Marnell led the editorial team that recently published the open access collection – East African Queer and Trans Displacements – which offers the first in-depth examination of queer and trans displacement in the region. Bringing together diverse case studies and interdisciplinary perspectives, this collection features original creative works by queer and trans diasporic writers and artists with first-hand experiences of displacement. Join the online launch of this book collection on Monday, 2 March, 15:00 (UK time). Click here to RSVP for the event: https://tinyurl.com/2ypnjufs.

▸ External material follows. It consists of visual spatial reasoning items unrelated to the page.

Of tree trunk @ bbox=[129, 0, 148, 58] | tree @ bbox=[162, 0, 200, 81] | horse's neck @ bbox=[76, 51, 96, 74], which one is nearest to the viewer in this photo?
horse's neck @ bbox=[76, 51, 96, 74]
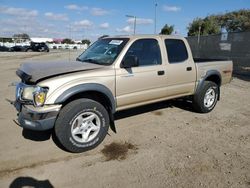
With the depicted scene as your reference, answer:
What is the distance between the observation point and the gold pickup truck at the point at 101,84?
4.03 m

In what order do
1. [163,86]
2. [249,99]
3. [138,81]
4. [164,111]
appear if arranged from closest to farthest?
[138,81] < [163,86] < [164,111] < [249,99]

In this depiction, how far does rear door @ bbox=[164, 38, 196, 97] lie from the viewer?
5.61 metres

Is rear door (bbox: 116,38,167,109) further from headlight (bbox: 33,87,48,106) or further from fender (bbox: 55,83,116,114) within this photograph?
headlight (bbox: 33,87,48,106)

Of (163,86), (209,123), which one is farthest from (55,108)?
(209,123)

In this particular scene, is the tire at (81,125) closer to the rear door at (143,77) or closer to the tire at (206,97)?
the rear door at (143,77)

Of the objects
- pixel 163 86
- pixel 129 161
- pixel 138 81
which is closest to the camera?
pixel 129 161

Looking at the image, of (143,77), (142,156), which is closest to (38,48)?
(143,77)

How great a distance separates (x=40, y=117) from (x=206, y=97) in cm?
421

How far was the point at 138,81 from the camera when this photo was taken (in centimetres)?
501

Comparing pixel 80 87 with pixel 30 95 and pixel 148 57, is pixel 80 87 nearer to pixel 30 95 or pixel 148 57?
pixel 30 95

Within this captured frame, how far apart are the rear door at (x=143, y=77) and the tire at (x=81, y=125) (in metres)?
0.52

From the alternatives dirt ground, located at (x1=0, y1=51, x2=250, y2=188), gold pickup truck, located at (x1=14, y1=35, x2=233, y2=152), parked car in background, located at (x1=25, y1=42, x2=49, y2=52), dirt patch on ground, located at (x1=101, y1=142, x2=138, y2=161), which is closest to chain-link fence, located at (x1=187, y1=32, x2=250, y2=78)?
gold pickup truck, located at (x1=14, y1=35, x2=233, y2=152)

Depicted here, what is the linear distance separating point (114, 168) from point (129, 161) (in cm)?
31

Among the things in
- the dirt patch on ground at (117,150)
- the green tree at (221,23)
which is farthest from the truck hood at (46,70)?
the green tree at (221,23)
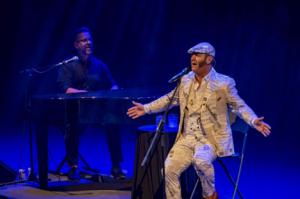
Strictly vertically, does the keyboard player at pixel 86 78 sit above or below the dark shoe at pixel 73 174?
above

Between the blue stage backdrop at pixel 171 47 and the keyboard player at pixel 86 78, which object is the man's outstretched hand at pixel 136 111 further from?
the blue stage backdrop at pixel 171 47

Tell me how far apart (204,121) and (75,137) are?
173 cm

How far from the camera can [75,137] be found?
627 cm

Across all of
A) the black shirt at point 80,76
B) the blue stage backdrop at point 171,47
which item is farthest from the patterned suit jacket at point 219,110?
the blue stage backdrop at point 171,47

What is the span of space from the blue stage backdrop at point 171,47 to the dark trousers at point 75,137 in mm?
794

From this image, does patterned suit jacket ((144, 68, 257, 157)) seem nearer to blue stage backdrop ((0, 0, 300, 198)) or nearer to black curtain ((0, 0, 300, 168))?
blue stage backdrop ((0, 0, 300, 198))

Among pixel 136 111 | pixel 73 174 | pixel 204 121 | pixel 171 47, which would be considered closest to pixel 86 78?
pixel 73 174

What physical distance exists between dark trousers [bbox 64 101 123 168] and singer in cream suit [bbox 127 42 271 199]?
111 cm

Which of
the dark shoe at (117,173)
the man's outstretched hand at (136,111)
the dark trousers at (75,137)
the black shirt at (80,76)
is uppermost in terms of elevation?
the black shirt at (80,76)

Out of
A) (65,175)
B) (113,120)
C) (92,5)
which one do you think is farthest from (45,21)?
(113,120)

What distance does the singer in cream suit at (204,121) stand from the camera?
4.89 meters

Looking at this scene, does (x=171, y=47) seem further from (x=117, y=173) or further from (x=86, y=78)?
(x=117, y=173)

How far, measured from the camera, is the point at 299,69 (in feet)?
26.0

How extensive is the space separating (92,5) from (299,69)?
3145mm
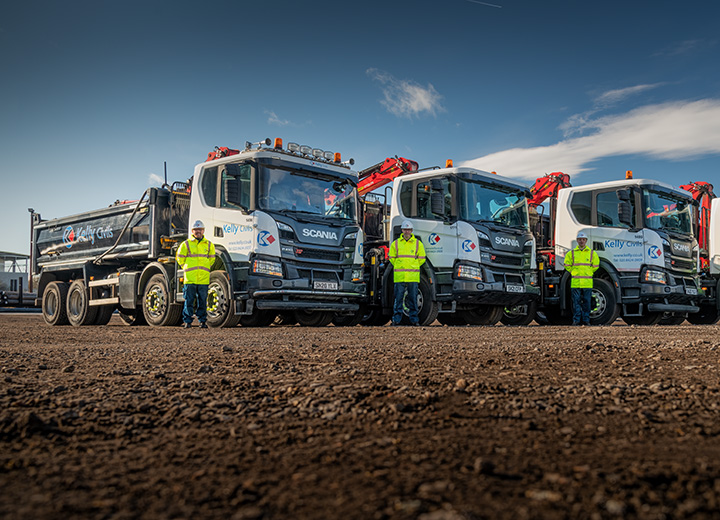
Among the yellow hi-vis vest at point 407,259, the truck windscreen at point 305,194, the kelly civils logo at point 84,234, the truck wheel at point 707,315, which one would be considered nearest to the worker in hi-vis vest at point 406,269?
the yellow hi-vis vest at point 407,259


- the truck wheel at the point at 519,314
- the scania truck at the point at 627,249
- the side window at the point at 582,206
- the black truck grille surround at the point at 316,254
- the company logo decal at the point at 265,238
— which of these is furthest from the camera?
the truck wheel at the point at 519,314

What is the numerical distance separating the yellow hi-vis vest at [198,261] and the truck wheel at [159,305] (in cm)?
126

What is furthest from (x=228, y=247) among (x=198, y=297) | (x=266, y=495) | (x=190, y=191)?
(x=266, y=495)

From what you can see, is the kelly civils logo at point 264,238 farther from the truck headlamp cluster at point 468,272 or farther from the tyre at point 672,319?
the tyre at point 672,319

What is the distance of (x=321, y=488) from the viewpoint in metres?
2.09

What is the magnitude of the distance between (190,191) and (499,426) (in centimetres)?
970

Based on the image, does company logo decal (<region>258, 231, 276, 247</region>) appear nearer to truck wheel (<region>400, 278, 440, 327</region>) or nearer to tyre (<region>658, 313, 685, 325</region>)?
truck wheel (<region>400, 278, 440, 327</region>)

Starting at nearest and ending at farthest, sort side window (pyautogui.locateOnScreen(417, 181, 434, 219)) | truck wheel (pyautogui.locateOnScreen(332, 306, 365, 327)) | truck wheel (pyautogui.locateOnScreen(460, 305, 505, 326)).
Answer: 1. side window (pyautogui.locateOnScreen(417, 181, 434, 219))
2. truck wheel (pyautogui.locateOnScreen(332, 306, 365, 327))
3. truck wheel (pyautogui.locateOnScreen(460, 305, 505, 326))

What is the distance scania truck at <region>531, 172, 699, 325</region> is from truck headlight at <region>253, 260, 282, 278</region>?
219 inches

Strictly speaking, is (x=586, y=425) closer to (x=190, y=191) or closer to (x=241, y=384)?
(x=241, y=384)

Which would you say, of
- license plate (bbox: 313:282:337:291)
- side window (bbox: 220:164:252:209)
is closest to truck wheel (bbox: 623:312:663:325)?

Marnell was also one of the joint recipients of the 2025 QASA award for best published scholarly essay by a graduate student award for his paper: ‘Radical Imaginings: Queering the Politics and Praxis of Participatory Arts-Based Research.’ In this paper Marnell investigates how participatory action research (PAR) can be queered through arts-based methodologies. Drawing on work with participants from the African Centre for Migration and Society’s MoVE (methods:visual:explore) project, Marnell demonstrates that this queering of PAR enables participants to use artistic practices to reflect on the complexities and contradictions of their lives and experiences, rather than seeking artificial coherence within them.
Yingwana’s latest publication is an entry in the Palgrave Encyclopedia of Sexuality Education on ‘Sex Work in Africa’. The living reference traces the historical evolution of sex work across the continent—from precolonial systems and colonial economies to contemporary urban and migratory contexts—while analysing how legal regimes (criminalisation, partial criminalisation, legalization, and decriminalisation) shape sex workers’ rights and vulnerabilities. Yingwana also one of the winners of the Canon Collins Change Makers Award for the Mothers and Caregivers in Sex Work project. In partnership with Mothers for the Future (M4F) a support group for sex working mothers in South Africa, this feminist participatory action research (FPAR) project not only seeks to understand the parenting needs of mothers who sell sex and those who take care of their children, but also implement some of the findings from the pilot phase.